** Opening Passage provided block **


    They would also need permission from the Isaac Asimov estate or whoever holds his right of publicity. It’s a beautiful shirt and if they got all the permissions kudos to them.

  11. I did order a copy of the shirt for myself — that’s the One True Foundation Cover for me — so I really hope it’s properly licensed &c.

  12. I’ll confess I didn’t watch even a minute of the series as I’ve already established in my mind’s eye what the characters are like.

    I tried, I really tried. I forced myself to watch the first 3 hours. It was too freaking dark! And the people they cast did not align with what I had in my mind’s eye. Ugh!

    But my husband liked it enough to watch the four seasons which were available from the library.

  13. Ita says of the Expanse series that I tried, I really tried. I forced myself to watch the first 3 hours. It was too freaking dark! And the people they cast did not align with what I had in my mind’s eye. Ugh!

    And that is precisely why I didn’t watch it. I like video depictions of SF, indeed I’m going to rewatch all of Babylon 5 this winter on HBO Max. But I like original depictions a whole lot better thank you.

    Just ate an Almond Joy dark. It was quite excellent. And I’m very much looking forward to Alasdair Reynolds’ Inhibitor Phase which is put tomorrow on Audible. It’s been a most excellent day as my headache is behaving so far.

  14. Thanks to the generous deadlines this year, I managed to read & vote on all the entrants in the fiction categories. Once more, the quality of nominees, especially in the short fiction categories, was outstanding. I’ll never walk through an IKEA quite the same again.

  15. I saw NO TIME TO DIE today and the women are definitely more interesting. IN fact, Bond tells one of them she does “excellent work.” I didn’t think Bond telling a competent secret agent she’s competent is very shocking.

    BTW NO TIME TO DIE is sf.

  16. @Joe H.

    I did order a copy of the shirt for myself — that’s the One True Foundation Cover for me — so I really hope it’s properly licensed &c.

    It’s not my one true Foundation cover, that would be the Chris Voss Panther/Granada covers from the 1980s, but it’s still a cool shirt.

  17. And Alasdair Reynolds’ Inhibitor Phase has been delayed for over a week so I’ve decided to re-listen to the delightful Rise and Fall of D.O.D.O by Neal Stephenson and Nicole Galland. It’s twenty four hours long so that should take up my mornings when I listen to audiobooks just fine.

  18. Pingback: Pixel Scroll 10/11/21 The Pixel Went Down To Georgia, He Was Looking For A Scroll To Steal, He Was Way Behind, He Was Fifth | File 770

  19. The Whelan del Rey covers are my doct–er, my foundation covers. (8
    I wouldn’t wear them on a t-shirt, though. On a fez? Hmmm….

** Closing Passage provided block **

◆ **Activity list**:
A) In the comment thread above, translate this sentence into Spanish: "I like video depictions of SF, indeed I’m going to rewatch all of Babylon 5 this winter on HBO Max."
B) In the comment thread above, the comment beginning "And Alasdair Reynolds’ Inhibitor Phase has been delayed" mentions a plan to re-listen to an audiobook. Explain why the commenter chose to do so.

** Opening Excerpted data block **

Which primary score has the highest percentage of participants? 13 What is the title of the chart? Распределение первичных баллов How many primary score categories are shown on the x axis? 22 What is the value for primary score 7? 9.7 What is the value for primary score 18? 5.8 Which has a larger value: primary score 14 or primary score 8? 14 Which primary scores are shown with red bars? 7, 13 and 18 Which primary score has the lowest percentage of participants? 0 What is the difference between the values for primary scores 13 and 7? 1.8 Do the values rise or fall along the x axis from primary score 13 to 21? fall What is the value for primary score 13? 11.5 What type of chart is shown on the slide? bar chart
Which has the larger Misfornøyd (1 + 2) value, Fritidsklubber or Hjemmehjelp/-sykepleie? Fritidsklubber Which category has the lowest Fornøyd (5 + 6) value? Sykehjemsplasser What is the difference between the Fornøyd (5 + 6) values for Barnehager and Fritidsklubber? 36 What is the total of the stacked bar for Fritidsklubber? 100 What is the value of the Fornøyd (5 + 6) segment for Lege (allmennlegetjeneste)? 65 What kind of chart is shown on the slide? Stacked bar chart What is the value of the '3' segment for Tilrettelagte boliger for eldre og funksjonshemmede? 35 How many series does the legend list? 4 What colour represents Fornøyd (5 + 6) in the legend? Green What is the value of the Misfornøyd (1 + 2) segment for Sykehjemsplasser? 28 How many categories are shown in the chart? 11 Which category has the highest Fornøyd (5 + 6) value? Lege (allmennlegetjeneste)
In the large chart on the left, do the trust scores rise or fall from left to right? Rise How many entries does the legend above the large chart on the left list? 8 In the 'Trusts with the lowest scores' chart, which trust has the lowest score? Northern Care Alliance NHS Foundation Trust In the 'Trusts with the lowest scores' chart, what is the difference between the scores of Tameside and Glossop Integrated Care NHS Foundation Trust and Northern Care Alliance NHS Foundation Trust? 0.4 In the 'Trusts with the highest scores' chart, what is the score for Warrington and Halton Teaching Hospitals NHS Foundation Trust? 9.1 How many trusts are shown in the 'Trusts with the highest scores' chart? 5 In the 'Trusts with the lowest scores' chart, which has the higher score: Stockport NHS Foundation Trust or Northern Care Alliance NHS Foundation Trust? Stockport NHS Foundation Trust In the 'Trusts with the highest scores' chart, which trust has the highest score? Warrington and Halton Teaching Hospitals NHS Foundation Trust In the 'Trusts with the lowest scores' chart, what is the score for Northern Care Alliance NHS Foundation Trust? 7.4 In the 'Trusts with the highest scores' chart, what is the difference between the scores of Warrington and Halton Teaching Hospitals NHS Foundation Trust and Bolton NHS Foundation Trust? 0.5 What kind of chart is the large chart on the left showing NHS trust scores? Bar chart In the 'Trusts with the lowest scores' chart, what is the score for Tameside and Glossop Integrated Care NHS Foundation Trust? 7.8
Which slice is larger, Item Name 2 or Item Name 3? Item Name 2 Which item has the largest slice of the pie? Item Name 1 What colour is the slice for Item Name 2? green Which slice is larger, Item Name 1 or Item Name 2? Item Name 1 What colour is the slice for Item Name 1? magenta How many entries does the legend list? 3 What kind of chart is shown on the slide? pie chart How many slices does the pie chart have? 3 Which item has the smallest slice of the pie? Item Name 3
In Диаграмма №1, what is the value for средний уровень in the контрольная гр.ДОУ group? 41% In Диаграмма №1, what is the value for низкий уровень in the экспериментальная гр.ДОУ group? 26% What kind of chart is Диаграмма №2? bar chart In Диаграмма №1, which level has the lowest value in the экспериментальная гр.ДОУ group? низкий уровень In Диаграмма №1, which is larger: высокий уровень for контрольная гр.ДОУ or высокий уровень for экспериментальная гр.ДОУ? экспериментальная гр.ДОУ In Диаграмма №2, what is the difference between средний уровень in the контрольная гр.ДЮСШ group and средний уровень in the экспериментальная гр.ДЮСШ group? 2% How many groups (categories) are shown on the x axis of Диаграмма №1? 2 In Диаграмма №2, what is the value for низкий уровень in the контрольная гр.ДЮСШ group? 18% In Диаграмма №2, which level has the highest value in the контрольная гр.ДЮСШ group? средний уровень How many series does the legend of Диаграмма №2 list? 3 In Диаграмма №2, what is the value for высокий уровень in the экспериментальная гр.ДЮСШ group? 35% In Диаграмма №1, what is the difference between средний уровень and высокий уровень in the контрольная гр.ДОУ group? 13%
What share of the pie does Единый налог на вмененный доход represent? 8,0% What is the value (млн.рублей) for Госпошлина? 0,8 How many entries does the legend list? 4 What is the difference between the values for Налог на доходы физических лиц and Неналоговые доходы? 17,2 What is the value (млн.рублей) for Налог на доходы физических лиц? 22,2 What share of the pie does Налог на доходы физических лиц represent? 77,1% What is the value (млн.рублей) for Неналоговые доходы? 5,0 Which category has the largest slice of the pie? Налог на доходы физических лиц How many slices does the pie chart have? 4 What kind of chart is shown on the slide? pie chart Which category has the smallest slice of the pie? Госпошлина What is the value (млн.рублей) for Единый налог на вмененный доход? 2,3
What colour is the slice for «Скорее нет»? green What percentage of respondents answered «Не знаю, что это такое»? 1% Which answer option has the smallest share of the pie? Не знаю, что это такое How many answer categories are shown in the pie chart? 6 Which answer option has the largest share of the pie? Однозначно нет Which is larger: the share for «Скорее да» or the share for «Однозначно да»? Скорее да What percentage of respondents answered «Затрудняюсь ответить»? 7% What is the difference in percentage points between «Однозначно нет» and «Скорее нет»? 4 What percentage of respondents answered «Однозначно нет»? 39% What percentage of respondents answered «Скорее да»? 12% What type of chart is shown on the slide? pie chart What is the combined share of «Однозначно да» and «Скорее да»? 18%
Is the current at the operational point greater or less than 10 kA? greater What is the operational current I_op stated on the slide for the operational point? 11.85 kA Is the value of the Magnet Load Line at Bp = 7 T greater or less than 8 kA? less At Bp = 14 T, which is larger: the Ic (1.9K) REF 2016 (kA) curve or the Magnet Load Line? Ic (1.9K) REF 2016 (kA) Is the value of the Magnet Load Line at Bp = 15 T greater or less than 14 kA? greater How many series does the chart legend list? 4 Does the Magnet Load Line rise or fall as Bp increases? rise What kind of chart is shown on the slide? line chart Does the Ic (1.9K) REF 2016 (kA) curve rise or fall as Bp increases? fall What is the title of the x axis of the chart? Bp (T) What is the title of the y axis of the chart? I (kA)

** Closing Excerpted data block **

◆ **Solutions for each task**:
A) Me gustan las representaciones en video de la ciencia ficción; de hecho, voy a volver a ver todo Babylon 5 este invierno en HBO Max.

B) The commenter decided to re-listen to The Rise and Fall of D.O.D.O. by Neal Stephenson and Nicole Galland because Alasdair Reynolds’ Inhibitor Phase had been delayed for over a week. Because the audiobook is twenty-four hours long, the commenter expects it to fill the mornings spent listening to audiobooks.